6.5 months old. Love this guy, so fun to train, and even more fun to live with. 

Tried my hand at stacking, no bait, and just my sister and I, it was just a random attempt….Included some other shots to give an idea of structure in case the stack is crap. Any thoughts appreciated. I know a lot don't like to critique puppies, just thought I'd ask.

The last couple are just for fun, we hike all the time and I especially love the one of him getting a belly scratch….we're right next to a cliff, 30-40 feet above a raging waterfall/river, he just wanted to play though . He had to stay on a leash because he leaps before he thinks sometimes….lol.


----------



## Gwenhwyfair (Jul 27, 2010)

He looks pretty well balanced for a youngster! ....from my totally non expert opinion.  

Other then that he is so flipping cute verging now on handsome young fella.
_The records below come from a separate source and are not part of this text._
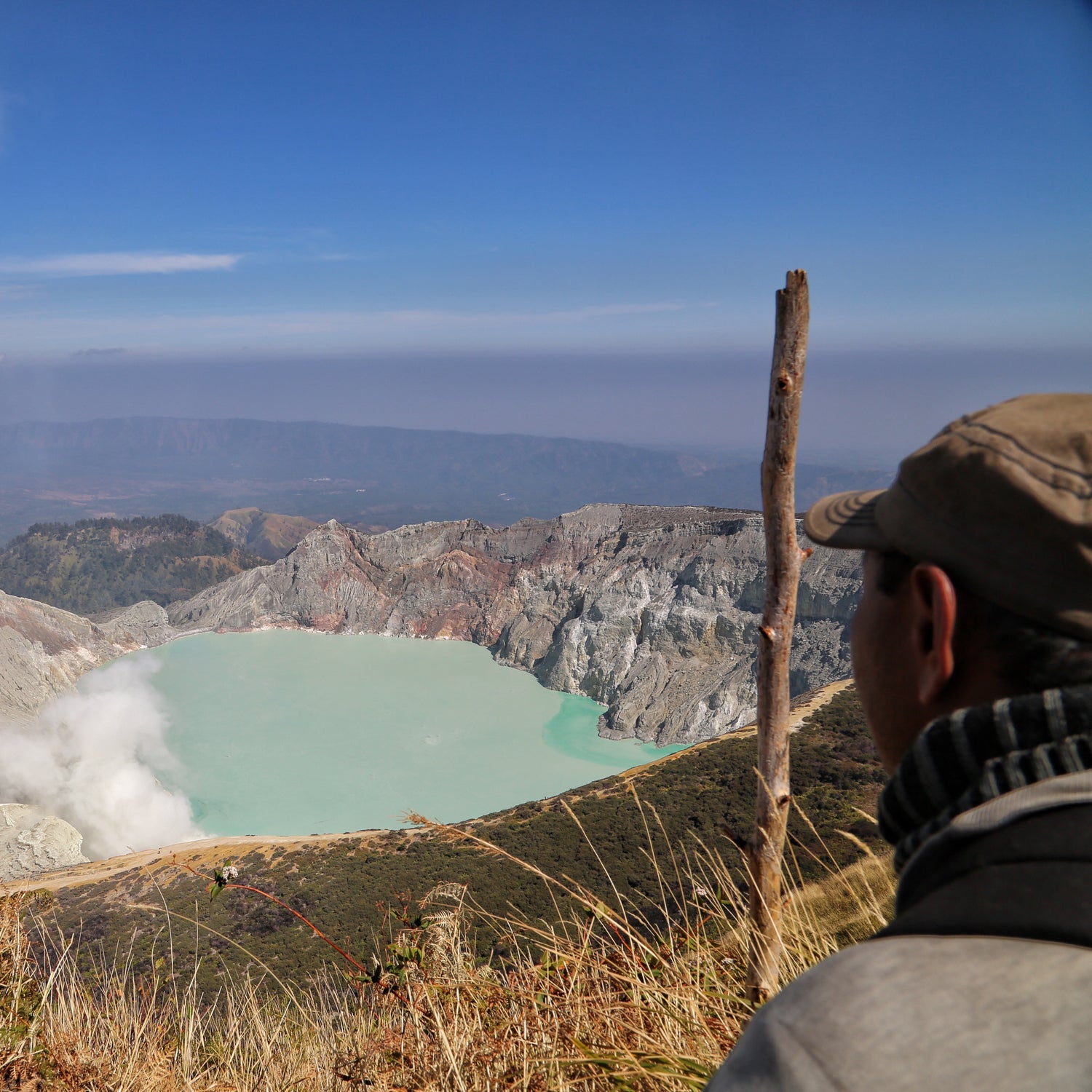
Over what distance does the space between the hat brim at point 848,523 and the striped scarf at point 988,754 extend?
257 mm

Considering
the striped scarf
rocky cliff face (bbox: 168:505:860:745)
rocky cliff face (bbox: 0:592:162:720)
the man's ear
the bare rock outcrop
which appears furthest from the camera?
rocky cliff face (bbox: 0:592:162:720)

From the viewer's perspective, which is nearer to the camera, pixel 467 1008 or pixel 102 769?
pixel 467 1008

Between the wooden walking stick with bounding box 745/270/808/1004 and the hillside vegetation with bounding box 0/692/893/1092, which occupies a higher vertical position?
the wooden walking stick with bounding box 745/270/808/1004

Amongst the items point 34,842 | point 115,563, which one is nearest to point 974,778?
point 34,842

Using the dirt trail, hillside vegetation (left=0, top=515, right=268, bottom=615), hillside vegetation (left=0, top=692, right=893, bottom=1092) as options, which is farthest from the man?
hillside vegetation (left=0, top=515, right=268, bottom=615)

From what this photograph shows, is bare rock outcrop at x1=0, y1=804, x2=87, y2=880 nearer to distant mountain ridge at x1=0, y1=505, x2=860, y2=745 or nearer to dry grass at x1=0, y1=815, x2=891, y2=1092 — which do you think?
distant mountain ridge at x1=0, y1=505, x2=860, y2=745

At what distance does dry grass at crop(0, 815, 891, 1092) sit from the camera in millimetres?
2309

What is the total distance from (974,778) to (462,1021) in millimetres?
2451

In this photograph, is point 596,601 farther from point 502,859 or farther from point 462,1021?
point 462,1021

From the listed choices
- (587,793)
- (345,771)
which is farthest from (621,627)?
(587,793)

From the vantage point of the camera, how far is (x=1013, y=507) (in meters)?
0.84

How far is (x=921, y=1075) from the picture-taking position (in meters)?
0.61

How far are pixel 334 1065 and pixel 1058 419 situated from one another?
9.66 ft

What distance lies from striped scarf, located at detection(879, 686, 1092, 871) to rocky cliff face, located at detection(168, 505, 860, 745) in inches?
1422
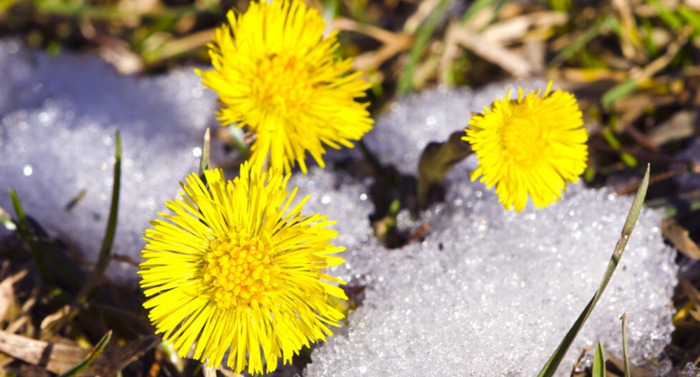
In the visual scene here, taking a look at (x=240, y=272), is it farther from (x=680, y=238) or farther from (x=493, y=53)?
(x=493, y=53)

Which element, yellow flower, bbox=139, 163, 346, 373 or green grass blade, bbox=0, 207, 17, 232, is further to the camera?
green grass blade, bbox=0, 207, 17, 232

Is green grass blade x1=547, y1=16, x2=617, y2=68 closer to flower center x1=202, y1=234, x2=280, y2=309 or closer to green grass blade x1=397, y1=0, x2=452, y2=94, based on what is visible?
green grass blade x1=397, y1=0, x2=452, y2=94

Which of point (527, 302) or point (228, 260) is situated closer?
point (228, 260)

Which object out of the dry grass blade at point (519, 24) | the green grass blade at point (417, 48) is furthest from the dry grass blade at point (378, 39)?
the dry grass blade at point (519, 24)


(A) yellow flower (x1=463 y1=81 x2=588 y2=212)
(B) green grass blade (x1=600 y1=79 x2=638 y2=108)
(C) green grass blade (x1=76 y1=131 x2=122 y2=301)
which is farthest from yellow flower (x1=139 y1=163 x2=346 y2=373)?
(B) green grass blade (x1=600 y1=79 x2=638 y2=108)

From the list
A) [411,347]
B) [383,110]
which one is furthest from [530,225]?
[383,110]

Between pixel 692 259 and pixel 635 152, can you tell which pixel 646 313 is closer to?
pixel 692 259
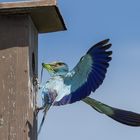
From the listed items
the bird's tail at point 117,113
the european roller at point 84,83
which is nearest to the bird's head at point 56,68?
the european roller at point 84,83

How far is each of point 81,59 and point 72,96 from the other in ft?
0.89

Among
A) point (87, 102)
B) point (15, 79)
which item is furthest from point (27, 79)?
point (87, 102)

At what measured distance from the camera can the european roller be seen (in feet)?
18.3

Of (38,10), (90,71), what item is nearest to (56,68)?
(90,71)

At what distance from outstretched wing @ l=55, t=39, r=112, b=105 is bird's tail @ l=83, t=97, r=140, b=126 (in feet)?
0.65

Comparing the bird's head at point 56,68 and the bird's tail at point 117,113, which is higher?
the bird's head at point 56,68

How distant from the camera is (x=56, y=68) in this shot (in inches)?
227

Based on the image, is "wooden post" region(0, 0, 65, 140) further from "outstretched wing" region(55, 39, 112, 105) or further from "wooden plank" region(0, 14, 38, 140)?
"outstretched wing" region(55, 39, 112, 105)

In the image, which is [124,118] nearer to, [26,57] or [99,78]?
[99,78]

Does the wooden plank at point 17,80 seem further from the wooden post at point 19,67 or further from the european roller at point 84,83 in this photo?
the european roller at point 84,83

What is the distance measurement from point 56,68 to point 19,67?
25 centimetres

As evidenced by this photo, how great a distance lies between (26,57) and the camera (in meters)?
5.72

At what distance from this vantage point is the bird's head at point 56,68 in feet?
18.9

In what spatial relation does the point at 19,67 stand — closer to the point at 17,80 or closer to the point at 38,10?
the point at 17,80
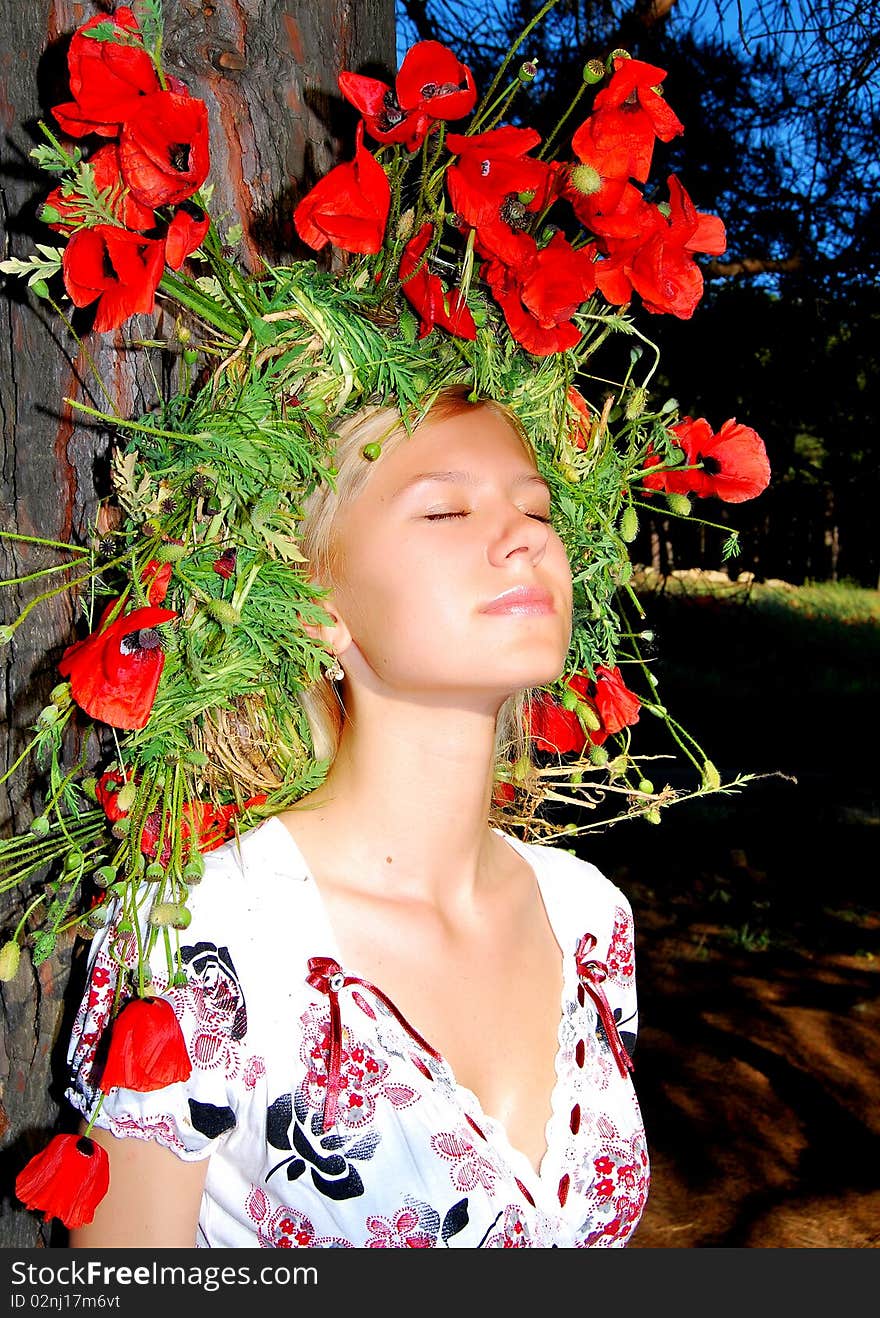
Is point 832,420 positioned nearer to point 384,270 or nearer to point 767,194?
point 767,194

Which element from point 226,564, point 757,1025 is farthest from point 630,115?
point 757,1025

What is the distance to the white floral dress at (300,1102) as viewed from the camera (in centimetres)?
135

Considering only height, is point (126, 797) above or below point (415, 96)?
below

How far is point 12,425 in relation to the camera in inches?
55.7

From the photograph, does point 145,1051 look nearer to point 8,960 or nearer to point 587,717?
point 8,960

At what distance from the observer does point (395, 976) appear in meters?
1.50

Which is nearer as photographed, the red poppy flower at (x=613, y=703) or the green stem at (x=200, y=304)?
the green stem at (x=200, y=304)

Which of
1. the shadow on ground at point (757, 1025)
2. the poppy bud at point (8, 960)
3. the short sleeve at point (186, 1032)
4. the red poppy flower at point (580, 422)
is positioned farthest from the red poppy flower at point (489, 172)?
the shadow on ground at point (757, 1025)

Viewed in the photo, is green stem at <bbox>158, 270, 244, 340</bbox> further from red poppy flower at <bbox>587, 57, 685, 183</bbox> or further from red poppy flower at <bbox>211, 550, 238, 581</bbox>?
red poppy flower at <bbox>587, 57, 685, 183</bbox>

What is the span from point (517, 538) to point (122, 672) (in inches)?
19.1

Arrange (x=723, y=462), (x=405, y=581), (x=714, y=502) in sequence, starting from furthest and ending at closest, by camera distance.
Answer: (x=714, y=502), (x=723, y=462), (x=405, y=581)

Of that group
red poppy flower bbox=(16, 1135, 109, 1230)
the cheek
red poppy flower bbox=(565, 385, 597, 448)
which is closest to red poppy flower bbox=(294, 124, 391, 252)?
the cheek

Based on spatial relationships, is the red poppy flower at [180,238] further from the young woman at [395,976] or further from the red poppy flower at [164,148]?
the young woman at [395,976]

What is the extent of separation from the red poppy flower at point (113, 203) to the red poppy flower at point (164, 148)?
1 centimetres
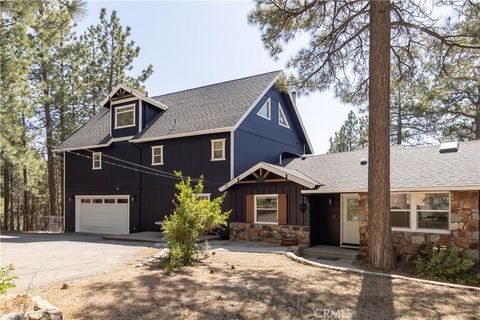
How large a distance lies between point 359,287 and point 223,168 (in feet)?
28.5

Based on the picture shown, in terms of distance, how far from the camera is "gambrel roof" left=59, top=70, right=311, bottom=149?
1487 cm

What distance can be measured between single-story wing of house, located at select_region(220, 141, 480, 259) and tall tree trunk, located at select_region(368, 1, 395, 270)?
1.65 m

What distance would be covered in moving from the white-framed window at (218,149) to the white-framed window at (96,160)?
7.38 meters

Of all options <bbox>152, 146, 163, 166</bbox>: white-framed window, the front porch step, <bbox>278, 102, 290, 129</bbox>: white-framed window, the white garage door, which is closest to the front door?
the front porch step

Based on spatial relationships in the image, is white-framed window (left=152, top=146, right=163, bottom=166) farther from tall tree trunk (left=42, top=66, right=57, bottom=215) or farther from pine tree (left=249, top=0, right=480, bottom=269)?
tall tree trunk (left=42, top=66, right=57, bottom=215)

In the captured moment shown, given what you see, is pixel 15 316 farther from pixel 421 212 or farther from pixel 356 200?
pixel 356 200

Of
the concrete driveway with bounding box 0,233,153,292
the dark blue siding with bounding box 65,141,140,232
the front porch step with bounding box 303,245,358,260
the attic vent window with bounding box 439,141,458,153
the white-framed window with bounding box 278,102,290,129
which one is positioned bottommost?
the front porch step with bounding box 303,245,358,260

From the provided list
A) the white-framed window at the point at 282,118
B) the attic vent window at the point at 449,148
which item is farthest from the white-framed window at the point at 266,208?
the white-framed window at the point at 282,118

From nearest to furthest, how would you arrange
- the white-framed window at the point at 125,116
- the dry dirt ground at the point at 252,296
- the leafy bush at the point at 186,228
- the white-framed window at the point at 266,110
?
the dry dirt ground at the point at 252,296, the leafy bush at the point at 186,228, the white-framed window at the point at 266,110, the white-framed window at the point at 125,116

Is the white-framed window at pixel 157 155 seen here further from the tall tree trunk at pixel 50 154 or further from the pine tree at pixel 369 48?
A: the tall tree trunk at pixel 50 154

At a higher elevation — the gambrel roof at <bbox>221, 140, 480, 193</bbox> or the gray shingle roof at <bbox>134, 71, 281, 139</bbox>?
the gray shingle roof at <bbox>134, 71, 281, 139</bbox>

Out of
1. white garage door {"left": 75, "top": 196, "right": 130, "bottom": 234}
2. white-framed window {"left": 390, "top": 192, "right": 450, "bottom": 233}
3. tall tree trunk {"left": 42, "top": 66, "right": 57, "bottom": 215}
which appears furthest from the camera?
tall tree trunk {"left": 42, "top": 66, "right": 57, "bottom": 215}

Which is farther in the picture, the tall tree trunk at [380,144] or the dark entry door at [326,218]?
the dark entry door at [326,218]

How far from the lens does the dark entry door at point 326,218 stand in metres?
12.2
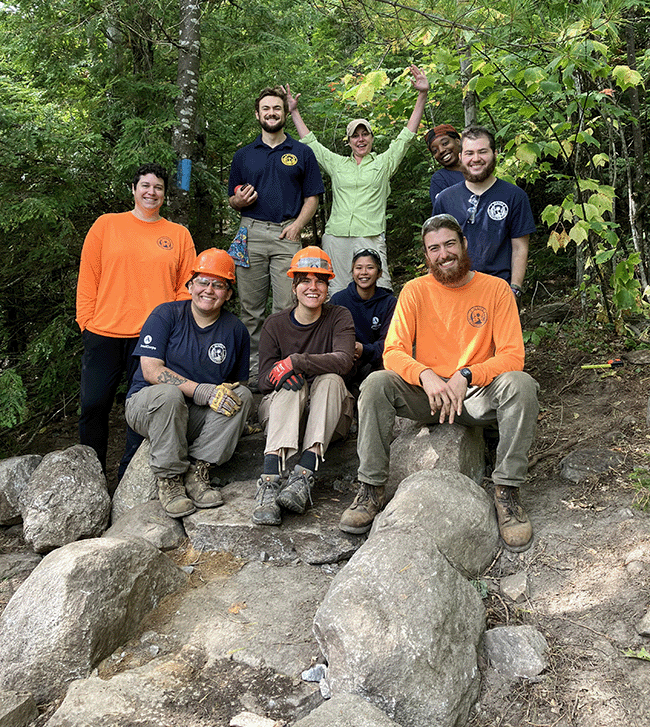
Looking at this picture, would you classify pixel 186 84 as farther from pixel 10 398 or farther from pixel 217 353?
pixel 10 398

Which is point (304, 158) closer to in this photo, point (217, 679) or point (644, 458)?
point (644, 458)

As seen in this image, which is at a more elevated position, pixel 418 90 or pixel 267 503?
pixel 418 90

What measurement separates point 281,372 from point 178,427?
859 millimetres

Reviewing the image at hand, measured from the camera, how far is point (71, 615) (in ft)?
10.2

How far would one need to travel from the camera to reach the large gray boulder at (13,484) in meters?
4.98

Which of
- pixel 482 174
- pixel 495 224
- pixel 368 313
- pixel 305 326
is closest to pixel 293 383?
pixel 305 326

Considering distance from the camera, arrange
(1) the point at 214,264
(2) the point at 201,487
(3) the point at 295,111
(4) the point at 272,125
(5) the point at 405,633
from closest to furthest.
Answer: (5) the point at 405,633, (2) the point at 201,487, (1) the point at 214,264, (4) the point at 272,125, (3) the point at 295,111

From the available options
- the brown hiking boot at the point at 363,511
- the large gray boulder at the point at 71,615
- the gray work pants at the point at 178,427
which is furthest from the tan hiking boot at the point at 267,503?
the large gray boulder at the point at 71,615

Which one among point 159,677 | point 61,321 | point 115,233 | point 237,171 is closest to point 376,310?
point 237,171

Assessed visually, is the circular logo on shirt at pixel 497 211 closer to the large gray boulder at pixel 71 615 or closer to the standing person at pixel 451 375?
the standing person at pixel 451 375

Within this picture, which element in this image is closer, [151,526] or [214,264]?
[151,526]

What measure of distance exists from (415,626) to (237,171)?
4.35 meters

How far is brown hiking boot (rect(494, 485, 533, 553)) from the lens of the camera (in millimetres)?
3584

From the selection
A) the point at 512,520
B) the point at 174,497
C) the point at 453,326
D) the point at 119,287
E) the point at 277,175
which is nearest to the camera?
the point at 512,520
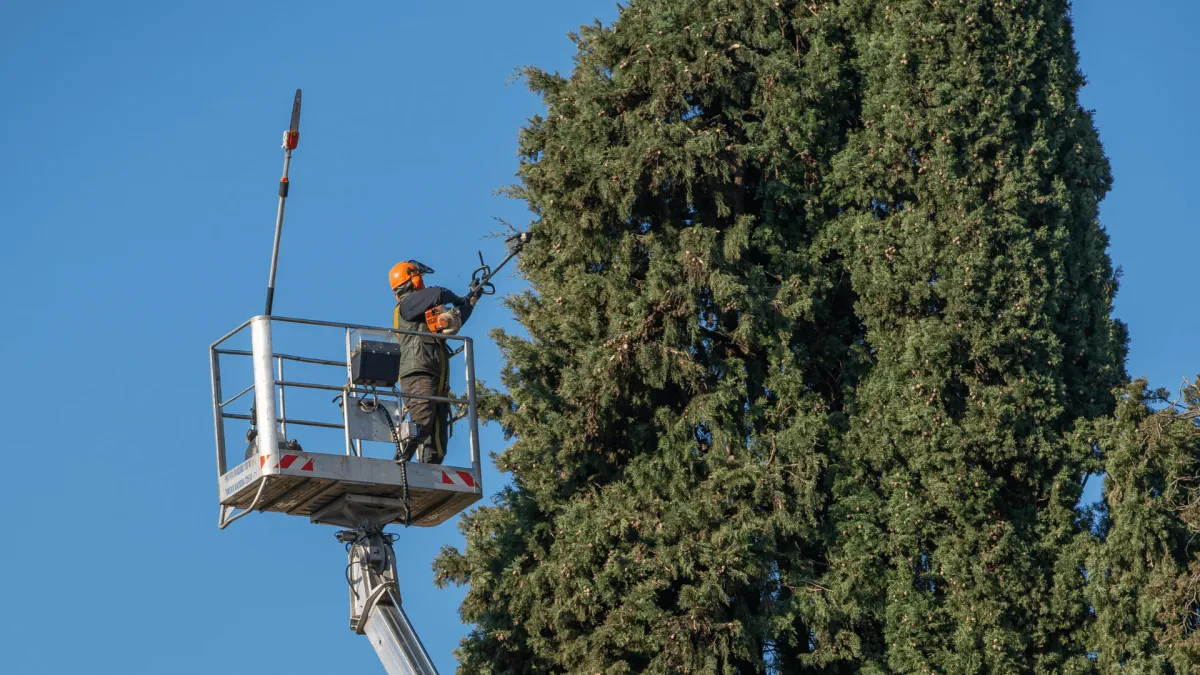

I am such a sucker for those bi colors.

:wub:


----------



## robk (Jun 16, 2011)

Very nice!


----------



## Sunflowers (Feb 17, 2012)

That is the ugliest dog I've ever seen.
Looks nothing like a German Shepherd should look.
I think you got ripped off by the breeder.
Therefore, you must ship him to me as soon as possible.


----------



## DaniFani (Jan 24, 2013)

Haha, sunflower you say that now, he's a ball of insanity, I'm constantly threatening him with a trip to the pound lol! 

Thanks everyone! 

Gwen, yeah... Bicolors are my new favorite for sure, really any color with that all black head. It's just so intense and handsome. I've gotten three, "is he a wolf" comments so far... So silly.


----------